如何将字符串拆分为给定的行数?

时间:2016-08-22 15:51:27

标签: javascript algorithm line-breaks word-wrap

以下是我的问题:

给定一个由空格分隔的单词组成的字符串,如何将其分成N个(大致)偶数长度的字符串,只打破空格?

以下是我从研究中收集到的内容:

我开始研究自动换行算法,因为在我看来,这基本上是一个自动换行的问题。然而,到目前为止我发现的大部分内容(并且有关于自动换行的很多内容)假设线的宽度是已知输入,并且线的数量是输出。我想要相反的。

我发现了(非常)几个问题,例如this似乎有帮助。然而,他们都把重点放在优化问题上 - 例如如何将句子分成给定数量的行,同时最小化行的粗糙度,浪费的空白或其他任何行,并以线性(或NlogN或其他)时间进行。这些问题似乎大多没有答案,因为问题的优化部分相对而言很难......#/ p>

但是,我并不关心优化。只要线条(在大多数情况下)大致均匀,如果解决方案在每个边缘情况下都不起作用,或者无法证明时间复杂度最低,我就可以了。我只需要一个真正的世界解决方案,它可以接受一个字符串和一些行(大于2),然后给我一个通常看起来很均匀的字符串数组。

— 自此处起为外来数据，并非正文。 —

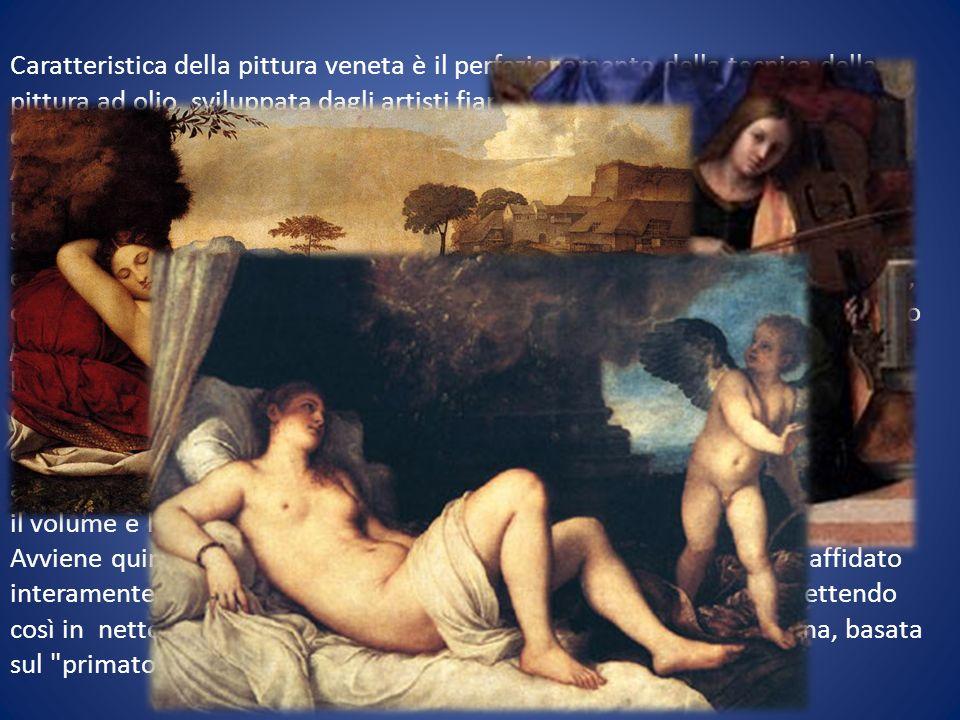 Caratteristica della pittura veneta è il perfezionamento della tecnica della pittura ad olio, sviluppata dagli artisti fiamminghi, che permette una gamma di sfumature di colore molto vasta.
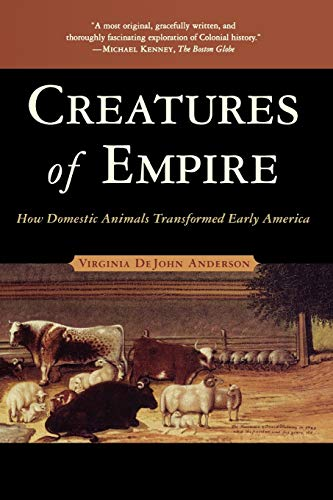 9780195304466: Creatures of Empire: How Domestic Animals Transformed Early America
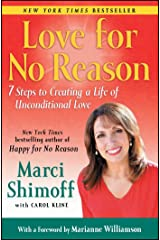 Love For No Reason: 7 Steps to Creating a Life of Unconditional Love Paperback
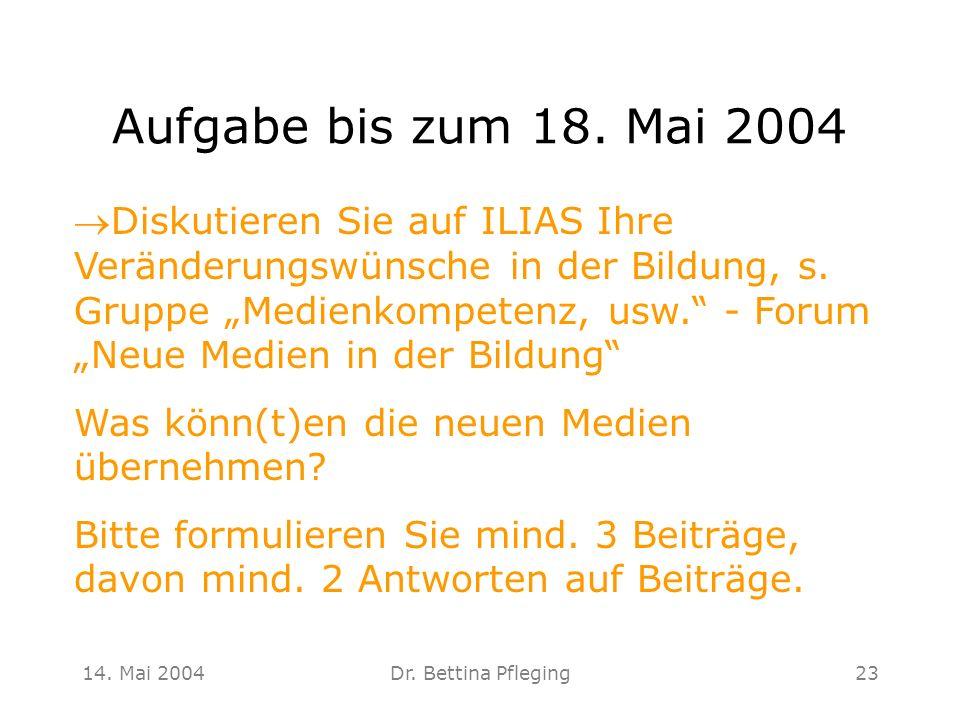 14. Mai 2004Dr. Bettina Pfleging23 Aufgabe bis zum 18. Mai 2004 Diskutieren Sie auf ILIAS Ihre Veränderungswünsche in der Bildung, s. Gruppe Medienkom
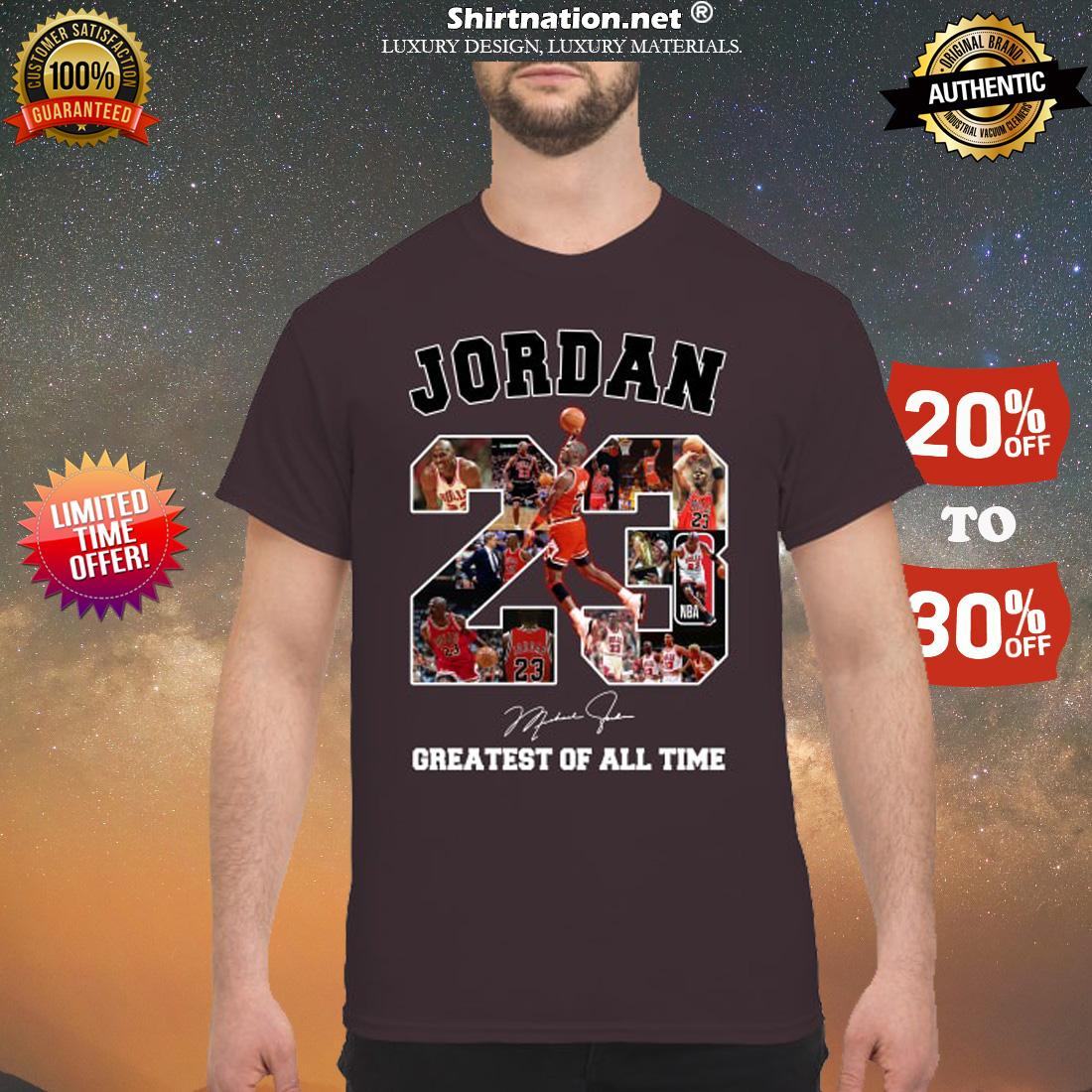 Micheal Jordan 23 greatest of all time shirt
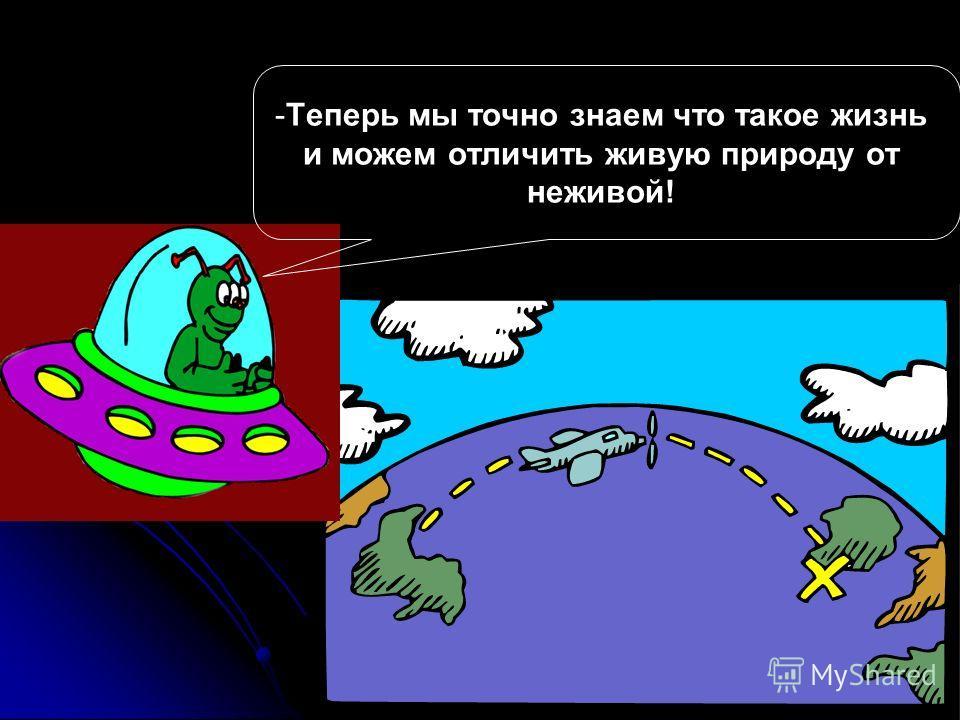 - -Теперь мы точно знаем что такое жизнь и можем отличить живую природу от неживой!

以下是我提出的建议: 当N = 3时,我认为我有一个可行的方法。我首先将第一个单词放在第一行,最后一行放在最后一行,然后迭代地在第一行和最后一行放置另一个单词,直到我的总宽度(通过最长行的长度测量)停止变短。这通常有效,但是如果最长的单词位于行的中间,它会被绊倒,并且它看起来不会超过3行。

var getLongestHeaderLine = function(headerText) {
  //Utility function definitions
  var getLongest = function(arrayOfArrays) {
    return arrayOfArrays.reduce(function(a, b) {
      return a.length > b.length ? a : b;
    });
  };

  var sumOfLengths = function(arrayOfArrays) {
    return arrayOfArrays.reduce(function(a, b) {
      return a + b.length + 1;
    }, 0);
  };

  var getLongestLine = function(lines) {
    return lines.reduce(function(a, b) {
      return sumOfLengths(a) > sumOfLengths(b) ? a : b;
    });
  };

  var getHeaderLength = function(lines) {
    return sumOfLengths(getLongestLine(lines));
  }

  //first, deal with the degenerate cases
  if (!headerText)
    return headerText;

  headerText = headerText.trim();

  var headerWords = headerText.split(" ");

  if (headerWords.length === 1)
    return headerText;

  if (headerWords.length === 2)
    return getLongest(headerWords);

  //If we have more than 2 words in the header,
  //we need to split them into 3 lines
  var firstLine = headerWords.splice(0, 1);
  var lastLine = headerWords.splice(-1, 1);
  var lines = [firstLine, headerWords, lastLine];

  //The header length is the length of the longest
  //line in the header. We will keep iterating
  //until the header length stops getting shorter.
  var headerLength = getHeaderLength(lines);
  var lastHeaderLength = headerLength;
  while (true) {
    //Take the first word from the middle line,
    //and add it to the first line
    firstLine.push(headerWords.shift());
    headerLength = getHeaderLength(lines);
    if (headerLength > lastHeaderLength || headerWords.length === 0) {
      //If we stopped getting shorter, undo
      headerWords.unshift(firstLine.pop());
      break;
    }
    //Take the last word from the middle line,
    //and add it to the last line
    lastHeaderLength = headerLength;
    lastLine.unshift(headerWords.pop());
    headerLength = getHeaderLength(lines);
    if (headerLength > lastHeaderLength || headerWords.length === 0) {
      //If we stopped getting shorter, undo
      headerWords.push(lastLine.shift());
      break;
    }
    lastHeaderLength = headerLength;
  }

  return getLongestLine(lines).join(" ");
};

debugger;
var header = "an apple a day keeps the doctor away";

var longestHeaderLine = getLongestHeaderLine(header);
debugger;
编辑:我标记了javascript,因为最终我想要一个可以用该语言实现的解决方案。但是,这对问题并不是非常关键,我会采取任何有效的解决方案。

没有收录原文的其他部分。